Economic sanctions -- and in particular comprehensive economic sanctions -- are a form of collective punishment that is in total contradiction to the basic principles of justice and human rights. The right to life, the right to adequate nourishment and health care are inalienable rights that form part of the jus cogens of general international law. Those rights are the basis of international legality and of the legitimacy of the United Nations Charter as well.
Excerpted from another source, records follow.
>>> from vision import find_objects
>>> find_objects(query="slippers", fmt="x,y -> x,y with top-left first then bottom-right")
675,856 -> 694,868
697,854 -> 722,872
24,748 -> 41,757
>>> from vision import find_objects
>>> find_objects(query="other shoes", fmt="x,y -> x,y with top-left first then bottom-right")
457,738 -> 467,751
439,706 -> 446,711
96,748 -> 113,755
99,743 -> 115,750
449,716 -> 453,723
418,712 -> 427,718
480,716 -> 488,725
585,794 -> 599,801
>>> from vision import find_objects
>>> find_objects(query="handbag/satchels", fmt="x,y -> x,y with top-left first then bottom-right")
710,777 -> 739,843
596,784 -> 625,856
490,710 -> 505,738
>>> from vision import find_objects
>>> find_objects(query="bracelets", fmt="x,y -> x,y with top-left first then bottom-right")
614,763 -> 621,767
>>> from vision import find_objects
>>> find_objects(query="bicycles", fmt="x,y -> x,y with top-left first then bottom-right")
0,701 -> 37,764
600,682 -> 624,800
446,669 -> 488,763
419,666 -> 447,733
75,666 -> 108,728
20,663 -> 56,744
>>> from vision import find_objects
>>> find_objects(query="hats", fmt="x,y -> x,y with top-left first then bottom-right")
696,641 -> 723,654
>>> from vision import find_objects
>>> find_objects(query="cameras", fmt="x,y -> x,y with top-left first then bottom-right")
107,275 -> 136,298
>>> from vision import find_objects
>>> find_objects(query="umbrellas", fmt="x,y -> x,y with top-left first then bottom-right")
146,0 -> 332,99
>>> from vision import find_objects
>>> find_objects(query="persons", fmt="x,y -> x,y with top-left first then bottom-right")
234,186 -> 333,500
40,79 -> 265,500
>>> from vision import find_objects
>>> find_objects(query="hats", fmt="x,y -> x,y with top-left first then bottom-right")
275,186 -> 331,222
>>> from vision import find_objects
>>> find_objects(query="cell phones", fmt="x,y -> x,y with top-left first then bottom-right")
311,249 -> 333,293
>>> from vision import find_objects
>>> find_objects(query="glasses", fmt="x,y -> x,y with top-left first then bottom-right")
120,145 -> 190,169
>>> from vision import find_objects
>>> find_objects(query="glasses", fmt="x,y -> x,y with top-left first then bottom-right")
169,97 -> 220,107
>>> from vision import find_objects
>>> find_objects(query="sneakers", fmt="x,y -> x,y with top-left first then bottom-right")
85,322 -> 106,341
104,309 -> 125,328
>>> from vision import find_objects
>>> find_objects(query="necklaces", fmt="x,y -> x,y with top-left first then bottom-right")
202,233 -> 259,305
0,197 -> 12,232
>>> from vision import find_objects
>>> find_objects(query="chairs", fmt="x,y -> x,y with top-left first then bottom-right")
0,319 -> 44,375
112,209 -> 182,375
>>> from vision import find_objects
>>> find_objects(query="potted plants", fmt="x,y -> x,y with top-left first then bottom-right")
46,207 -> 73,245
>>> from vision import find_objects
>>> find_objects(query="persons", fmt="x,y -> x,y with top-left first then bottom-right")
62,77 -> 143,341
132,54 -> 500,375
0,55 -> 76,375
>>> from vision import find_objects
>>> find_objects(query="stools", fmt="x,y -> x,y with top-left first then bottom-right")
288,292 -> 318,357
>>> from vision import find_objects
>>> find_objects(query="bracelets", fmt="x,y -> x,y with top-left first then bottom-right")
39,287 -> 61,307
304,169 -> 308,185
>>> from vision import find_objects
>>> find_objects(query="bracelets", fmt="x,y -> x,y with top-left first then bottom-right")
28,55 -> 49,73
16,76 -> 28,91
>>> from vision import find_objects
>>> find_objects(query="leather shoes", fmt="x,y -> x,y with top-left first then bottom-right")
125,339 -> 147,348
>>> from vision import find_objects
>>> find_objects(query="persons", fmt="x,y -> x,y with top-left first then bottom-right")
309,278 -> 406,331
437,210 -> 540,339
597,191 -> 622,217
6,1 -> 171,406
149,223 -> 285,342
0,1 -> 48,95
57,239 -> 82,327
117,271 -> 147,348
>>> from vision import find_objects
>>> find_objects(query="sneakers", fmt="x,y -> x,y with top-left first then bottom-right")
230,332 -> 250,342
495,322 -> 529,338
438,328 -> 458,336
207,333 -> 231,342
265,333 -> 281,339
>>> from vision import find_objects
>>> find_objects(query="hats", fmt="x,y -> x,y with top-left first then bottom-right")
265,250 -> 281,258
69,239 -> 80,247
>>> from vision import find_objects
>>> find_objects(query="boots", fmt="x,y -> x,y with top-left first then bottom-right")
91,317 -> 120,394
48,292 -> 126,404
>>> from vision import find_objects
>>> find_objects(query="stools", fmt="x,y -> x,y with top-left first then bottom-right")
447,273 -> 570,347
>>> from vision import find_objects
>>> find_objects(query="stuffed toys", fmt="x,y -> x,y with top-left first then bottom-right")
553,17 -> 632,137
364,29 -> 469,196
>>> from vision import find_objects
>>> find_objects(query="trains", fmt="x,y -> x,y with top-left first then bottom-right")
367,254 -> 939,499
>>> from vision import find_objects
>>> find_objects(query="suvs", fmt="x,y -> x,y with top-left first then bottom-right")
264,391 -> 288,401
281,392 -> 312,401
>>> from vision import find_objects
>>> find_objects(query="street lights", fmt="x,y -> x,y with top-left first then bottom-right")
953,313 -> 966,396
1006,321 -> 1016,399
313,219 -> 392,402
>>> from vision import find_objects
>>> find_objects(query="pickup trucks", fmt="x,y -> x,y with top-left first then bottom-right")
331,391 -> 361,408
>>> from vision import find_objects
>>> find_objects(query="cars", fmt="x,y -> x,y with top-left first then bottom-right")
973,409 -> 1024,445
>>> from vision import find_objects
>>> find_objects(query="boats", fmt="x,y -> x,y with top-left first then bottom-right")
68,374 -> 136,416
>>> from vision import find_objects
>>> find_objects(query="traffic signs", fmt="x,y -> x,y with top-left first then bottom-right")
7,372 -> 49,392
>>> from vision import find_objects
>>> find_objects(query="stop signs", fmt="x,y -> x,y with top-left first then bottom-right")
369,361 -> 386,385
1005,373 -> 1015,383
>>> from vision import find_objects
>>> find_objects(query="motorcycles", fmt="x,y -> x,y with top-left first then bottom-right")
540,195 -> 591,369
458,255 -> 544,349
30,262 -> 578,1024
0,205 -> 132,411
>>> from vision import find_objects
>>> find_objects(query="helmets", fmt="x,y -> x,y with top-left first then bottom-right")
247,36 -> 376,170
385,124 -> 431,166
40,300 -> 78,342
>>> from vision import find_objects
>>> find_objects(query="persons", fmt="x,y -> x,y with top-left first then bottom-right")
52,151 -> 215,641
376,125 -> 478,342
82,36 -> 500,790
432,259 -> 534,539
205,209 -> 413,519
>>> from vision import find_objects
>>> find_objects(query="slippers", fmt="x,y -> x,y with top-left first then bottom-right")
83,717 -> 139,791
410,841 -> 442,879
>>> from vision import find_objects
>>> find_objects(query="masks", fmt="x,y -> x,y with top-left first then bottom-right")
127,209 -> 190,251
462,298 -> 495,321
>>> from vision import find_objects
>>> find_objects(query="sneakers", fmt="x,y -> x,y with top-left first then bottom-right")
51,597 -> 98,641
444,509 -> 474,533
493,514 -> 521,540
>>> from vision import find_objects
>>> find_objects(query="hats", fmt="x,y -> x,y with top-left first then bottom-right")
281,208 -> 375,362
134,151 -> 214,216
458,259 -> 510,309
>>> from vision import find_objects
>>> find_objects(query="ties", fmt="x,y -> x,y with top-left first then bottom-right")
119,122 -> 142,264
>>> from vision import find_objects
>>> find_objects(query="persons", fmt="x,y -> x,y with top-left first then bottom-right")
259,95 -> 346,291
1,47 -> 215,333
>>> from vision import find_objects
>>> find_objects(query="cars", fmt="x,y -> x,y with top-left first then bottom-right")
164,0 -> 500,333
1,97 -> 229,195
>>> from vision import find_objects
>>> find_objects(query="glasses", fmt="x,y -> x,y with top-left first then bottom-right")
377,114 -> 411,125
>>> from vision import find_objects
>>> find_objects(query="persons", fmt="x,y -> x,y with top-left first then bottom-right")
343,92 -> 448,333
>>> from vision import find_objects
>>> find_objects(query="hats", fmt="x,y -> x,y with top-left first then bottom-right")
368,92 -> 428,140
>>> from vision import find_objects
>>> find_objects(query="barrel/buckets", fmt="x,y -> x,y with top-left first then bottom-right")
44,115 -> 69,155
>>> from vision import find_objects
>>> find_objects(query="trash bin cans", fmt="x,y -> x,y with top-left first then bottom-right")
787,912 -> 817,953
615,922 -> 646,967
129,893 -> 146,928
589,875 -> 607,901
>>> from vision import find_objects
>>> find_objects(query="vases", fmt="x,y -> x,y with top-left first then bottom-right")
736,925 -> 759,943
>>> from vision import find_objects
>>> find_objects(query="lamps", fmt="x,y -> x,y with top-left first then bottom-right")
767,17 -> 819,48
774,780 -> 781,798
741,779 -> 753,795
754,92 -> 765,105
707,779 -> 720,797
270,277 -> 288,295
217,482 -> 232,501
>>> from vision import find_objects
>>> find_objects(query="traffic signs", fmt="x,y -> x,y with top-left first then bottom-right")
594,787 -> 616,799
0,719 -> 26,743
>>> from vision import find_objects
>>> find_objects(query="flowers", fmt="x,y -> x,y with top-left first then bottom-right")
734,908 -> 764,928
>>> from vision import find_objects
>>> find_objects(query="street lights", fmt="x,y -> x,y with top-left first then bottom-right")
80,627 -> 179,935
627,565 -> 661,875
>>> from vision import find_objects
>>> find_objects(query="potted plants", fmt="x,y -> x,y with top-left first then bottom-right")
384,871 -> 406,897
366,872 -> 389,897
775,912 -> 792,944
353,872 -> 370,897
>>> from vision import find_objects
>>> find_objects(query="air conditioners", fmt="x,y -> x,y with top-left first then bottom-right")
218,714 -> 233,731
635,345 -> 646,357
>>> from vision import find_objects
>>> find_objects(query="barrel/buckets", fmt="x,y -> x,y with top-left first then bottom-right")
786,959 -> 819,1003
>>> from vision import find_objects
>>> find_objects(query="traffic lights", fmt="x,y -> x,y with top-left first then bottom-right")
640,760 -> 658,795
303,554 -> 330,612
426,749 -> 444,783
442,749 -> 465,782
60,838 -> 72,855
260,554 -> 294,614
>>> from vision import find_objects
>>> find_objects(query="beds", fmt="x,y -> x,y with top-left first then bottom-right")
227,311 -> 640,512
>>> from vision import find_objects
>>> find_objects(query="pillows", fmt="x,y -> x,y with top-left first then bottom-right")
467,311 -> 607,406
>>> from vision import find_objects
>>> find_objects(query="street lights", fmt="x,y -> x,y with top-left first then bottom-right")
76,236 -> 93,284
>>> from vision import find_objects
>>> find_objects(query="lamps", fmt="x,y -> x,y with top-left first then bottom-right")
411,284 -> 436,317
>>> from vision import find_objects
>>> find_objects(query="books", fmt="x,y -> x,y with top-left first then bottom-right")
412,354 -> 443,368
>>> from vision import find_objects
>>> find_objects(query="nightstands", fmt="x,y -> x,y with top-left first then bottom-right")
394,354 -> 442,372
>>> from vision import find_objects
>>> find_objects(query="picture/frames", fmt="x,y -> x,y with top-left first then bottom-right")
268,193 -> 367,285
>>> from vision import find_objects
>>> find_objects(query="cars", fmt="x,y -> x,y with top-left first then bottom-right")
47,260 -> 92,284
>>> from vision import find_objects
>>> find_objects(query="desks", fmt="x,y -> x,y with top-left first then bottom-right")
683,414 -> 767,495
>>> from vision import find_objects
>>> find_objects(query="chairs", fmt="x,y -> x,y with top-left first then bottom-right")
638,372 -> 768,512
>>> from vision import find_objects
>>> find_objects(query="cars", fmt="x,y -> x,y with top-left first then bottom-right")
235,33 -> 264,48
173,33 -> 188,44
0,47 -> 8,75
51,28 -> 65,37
For this reason, it is inadmissible that an organ of the United Nations Organization such as the Security Council -- by decision under Chapter VII -- violates those basic rights of entire populations in the name of international peace and security. The comprehensive economic sanctions imposed on the people of Iraq since 1990, the air embargo and sanctions imposed on the people of Libya since 1992, or the air embargo against Sudan now being proposed in the Security Council are tantamount to a denial of the basic human rights of the populations of the targeted countries and constitute a form of collective economic aggression in the name of the United Nations.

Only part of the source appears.